Monday, March 8, 2010

As if Mondays aren't bad enough already, my Mondays are always the longest, most tiring days of my week. I have four classes on Mondays - and in earlier semesters I've never had more than two classes in one day. World Lit, break. English lit, break. Creative Writing, break. Honors class. And today, I and another girl in my honors class are co-leading, which I'm a little nervous about but not nervous enough to really do anything else beforehand (although I may look over the readings again and jot down a few back-up discussion questions, just in case). My partner has never seemed too worried about the whole thing, so I'm following her lead.

I feel like I'm just doing work all day on Mondays. Most of the time I use my breaks in between classes to catch up on some reading I didn't finish, or edit whatever is due in Creative Writing that day. It takes about ten minutes to get from class to class because the campus is so huge, so a big chunk of my time is spent just commuting. At the end of the day, I'm mentally and physically exhausted.

On a sort-of related note, I'm going to post one of the exercises I did for Creative Writing today. We're focusing on setting, so the instructions for this particular exercise were to take a typical scene from your childhood and write about it using the long-shot, middle-shot, close-up method. If you're unfamiliar, it's basically a technique in which you begin describing your scene in a broad sense ("it was summer of 1995"), zoom in a little to the middle shot range ("the street in front of our midwestern house was deserted as usual") and then end on a tightly focused image ("I squirmed in my chair at the lemonade stand, shifting my legs every few minutes to unstick them from the hot plastic"). I don't know if those are the best examples (since I just made them up on the spot), but hopefully you get the picture.

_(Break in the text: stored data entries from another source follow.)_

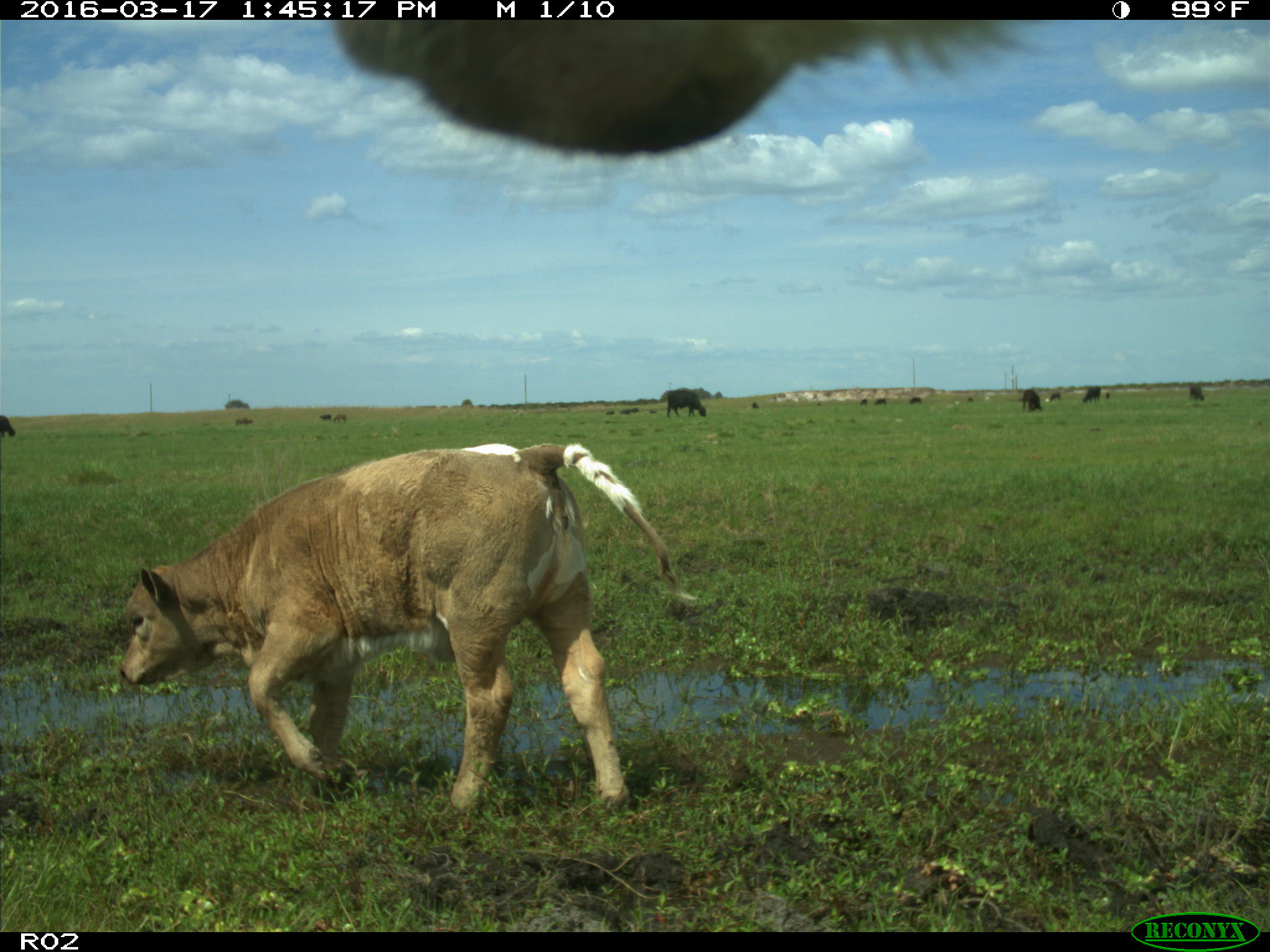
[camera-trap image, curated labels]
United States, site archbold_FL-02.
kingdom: Animalia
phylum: Chordata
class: Mammalia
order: Artiodactyla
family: Bovidae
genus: Bos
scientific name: Bos taurus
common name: domestic cow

Here's my piece. Honestly, it's probably my favorite bit of writing that I've done for this class so far.
The campus baked in the mid-afternoon sun, empty playground equipment and the metal sheeting of low-cost portables wobbling in the heat waves. There’s no bell, just a clock in every room watched by the teachers, and watched more closely by the students. At three o’clock it’s finally time, and we dart out of the low-ceilined classrooms, sneakers shuffling over the blue carpet and out onto the asphalt and dirt. Some parents are already idling in the pick-up line, and their corresponding students separate from the sticky herd, beckoned by air-conditioned vehicles. The rest of us make our way around to the backside of one of the buildings near the parking lot, a designated space of ground separated from the cars by a chain-link fence. I drop my purple backpack in the shade of the building, myself following. I wait, playing tic-tac-toe against no one, digging moats and constructing cities for ants until my mother’s minivan joins the cue of cars, kicking up dust, gravel crunching beneath the tires.